Wisconsin Senator Tammy Baldwin is part of a congressional investigation looking into the skyrocketing price of inhalers.

One of the biggest manufacturers, AstraZeneca, sets what is called the wholesale cost, which is the price that pharmacies pay to have the products in stock.

On average, they charge U.S. pharmacies between $400-700 for each name-brand inhaler, while the same medication is available abroad for under $100.

At Milwaukee's Hayat Pharmacy, providers say this price gap can make it difficult to get patients what they need.

"They know that the majority of patients' insurance will pay those prices for their medications. They don't really take into account the fact that uninsured patients don't really have that sort of access to those sort of funds,” said Dr. Tyler Andrysczyk, Clinical Pharmacist, Hayat Pharmacy.

More than 500,000 people, or 1 in 11 adults, suffer from asthma and other respiratory conditions in Wisconsin.

In 2018, 71 Wisconsinites died due to the chronic lung disease, with nearly 40 percent of those victims over the age of 65.

Vicki says the fear that she could hurt herself by rationing her inhaler is something that weighs on her all the time.

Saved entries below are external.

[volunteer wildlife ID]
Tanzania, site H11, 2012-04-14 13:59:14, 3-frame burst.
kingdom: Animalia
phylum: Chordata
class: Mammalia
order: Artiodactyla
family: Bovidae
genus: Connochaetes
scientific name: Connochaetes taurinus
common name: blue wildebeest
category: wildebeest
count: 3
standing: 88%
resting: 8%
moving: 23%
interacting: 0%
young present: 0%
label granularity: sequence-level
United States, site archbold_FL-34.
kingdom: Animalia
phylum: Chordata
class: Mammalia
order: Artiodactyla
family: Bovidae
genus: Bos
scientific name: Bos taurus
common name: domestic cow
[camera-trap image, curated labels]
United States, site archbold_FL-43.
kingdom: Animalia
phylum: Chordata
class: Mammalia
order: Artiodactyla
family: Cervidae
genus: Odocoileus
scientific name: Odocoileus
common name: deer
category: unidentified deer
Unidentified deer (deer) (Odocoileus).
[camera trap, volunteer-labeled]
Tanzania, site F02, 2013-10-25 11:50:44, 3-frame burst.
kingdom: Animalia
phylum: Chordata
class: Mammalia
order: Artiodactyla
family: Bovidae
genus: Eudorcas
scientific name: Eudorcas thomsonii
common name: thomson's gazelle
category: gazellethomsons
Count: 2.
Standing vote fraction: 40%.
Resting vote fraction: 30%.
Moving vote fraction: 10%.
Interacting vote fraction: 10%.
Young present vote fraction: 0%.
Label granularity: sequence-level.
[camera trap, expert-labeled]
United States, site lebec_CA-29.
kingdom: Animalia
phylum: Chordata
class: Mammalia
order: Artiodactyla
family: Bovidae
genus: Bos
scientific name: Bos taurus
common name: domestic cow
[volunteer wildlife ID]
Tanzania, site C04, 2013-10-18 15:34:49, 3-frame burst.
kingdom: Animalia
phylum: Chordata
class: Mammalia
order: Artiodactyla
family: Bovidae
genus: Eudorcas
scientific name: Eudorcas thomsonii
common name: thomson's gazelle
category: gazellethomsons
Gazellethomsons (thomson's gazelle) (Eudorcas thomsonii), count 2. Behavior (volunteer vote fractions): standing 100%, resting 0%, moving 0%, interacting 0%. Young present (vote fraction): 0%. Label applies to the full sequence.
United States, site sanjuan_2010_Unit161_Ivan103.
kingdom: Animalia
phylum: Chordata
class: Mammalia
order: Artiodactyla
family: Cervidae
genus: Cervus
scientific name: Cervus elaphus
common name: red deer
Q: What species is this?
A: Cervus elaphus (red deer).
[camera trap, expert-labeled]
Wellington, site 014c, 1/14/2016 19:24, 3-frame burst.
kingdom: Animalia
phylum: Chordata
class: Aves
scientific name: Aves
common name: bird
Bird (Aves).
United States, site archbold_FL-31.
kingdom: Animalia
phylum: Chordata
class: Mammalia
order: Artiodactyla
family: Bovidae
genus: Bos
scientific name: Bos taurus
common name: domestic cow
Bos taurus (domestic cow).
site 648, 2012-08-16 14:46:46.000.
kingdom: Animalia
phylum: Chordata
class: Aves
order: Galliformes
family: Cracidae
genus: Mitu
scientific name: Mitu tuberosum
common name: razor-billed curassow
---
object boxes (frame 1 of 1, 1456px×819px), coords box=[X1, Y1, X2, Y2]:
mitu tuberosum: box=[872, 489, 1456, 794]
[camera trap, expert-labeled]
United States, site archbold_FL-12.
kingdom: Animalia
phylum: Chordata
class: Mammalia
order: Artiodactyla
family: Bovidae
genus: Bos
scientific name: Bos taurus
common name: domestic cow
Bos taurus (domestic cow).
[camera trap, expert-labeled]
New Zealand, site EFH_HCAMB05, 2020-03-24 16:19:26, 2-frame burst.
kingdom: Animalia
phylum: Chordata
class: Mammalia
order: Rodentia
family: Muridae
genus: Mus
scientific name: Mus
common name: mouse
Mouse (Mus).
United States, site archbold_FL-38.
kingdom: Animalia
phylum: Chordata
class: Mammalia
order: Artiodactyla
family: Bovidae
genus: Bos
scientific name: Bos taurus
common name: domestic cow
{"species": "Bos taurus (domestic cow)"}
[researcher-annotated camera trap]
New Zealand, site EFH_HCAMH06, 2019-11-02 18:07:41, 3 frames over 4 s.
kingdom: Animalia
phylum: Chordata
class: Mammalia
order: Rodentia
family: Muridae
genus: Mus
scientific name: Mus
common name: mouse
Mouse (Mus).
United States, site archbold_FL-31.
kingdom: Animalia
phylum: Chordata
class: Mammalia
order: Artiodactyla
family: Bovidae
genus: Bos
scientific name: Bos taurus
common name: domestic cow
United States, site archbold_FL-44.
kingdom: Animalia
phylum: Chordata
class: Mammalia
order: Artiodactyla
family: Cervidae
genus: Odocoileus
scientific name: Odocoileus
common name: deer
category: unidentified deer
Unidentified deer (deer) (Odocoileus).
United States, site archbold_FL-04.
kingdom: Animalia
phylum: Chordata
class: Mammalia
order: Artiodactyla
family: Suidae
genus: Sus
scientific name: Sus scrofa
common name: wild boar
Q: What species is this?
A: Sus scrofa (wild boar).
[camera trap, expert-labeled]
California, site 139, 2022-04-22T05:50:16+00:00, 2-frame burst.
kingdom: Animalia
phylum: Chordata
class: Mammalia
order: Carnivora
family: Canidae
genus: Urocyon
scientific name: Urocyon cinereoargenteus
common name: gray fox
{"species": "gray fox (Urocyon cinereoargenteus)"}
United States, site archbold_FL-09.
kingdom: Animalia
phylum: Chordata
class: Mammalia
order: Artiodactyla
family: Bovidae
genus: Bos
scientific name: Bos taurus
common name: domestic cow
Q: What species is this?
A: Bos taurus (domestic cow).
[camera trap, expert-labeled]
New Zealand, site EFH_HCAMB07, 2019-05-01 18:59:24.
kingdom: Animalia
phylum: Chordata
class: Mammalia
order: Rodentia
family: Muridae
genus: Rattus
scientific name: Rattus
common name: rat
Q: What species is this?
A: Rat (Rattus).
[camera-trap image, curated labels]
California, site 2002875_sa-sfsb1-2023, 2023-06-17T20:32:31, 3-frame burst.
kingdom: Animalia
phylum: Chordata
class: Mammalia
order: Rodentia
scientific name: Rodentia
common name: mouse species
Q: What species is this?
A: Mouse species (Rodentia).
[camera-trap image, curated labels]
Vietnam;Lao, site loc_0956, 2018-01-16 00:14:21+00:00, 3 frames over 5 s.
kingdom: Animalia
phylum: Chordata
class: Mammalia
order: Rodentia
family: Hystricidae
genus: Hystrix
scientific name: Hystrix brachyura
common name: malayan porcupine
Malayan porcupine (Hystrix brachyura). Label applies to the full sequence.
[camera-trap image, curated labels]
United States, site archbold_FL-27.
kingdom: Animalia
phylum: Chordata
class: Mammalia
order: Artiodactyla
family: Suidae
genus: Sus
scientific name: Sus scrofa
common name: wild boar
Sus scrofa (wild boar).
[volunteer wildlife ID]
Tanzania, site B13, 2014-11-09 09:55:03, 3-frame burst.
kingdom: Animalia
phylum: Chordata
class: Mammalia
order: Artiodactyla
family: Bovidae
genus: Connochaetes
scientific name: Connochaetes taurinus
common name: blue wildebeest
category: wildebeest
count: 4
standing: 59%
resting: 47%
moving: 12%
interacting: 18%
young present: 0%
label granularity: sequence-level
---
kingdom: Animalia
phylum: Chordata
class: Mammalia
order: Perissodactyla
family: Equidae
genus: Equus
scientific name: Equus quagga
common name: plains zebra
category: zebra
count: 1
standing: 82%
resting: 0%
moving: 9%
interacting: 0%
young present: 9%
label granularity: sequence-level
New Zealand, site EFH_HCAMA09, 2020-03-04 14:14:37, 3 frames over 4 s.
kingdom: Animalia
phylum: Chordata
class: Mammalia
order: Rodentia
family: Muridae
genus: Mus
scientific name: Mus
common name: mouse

"It's kind of a dirty little secret that I have to make it on my own. That I can't depend on insurance or I can't depend on the government. I guess those are the two things it comes down to and that's heartbreaking,” said Fuerstenau.

She hopes this investigation will open people's eyes and potentially push companies to finally make a change.

"We have to let each other know that we care and that maybe we can get more people to fight for our rights. These are rights. They're not privileges. They are American rights,” said Fuerstenau.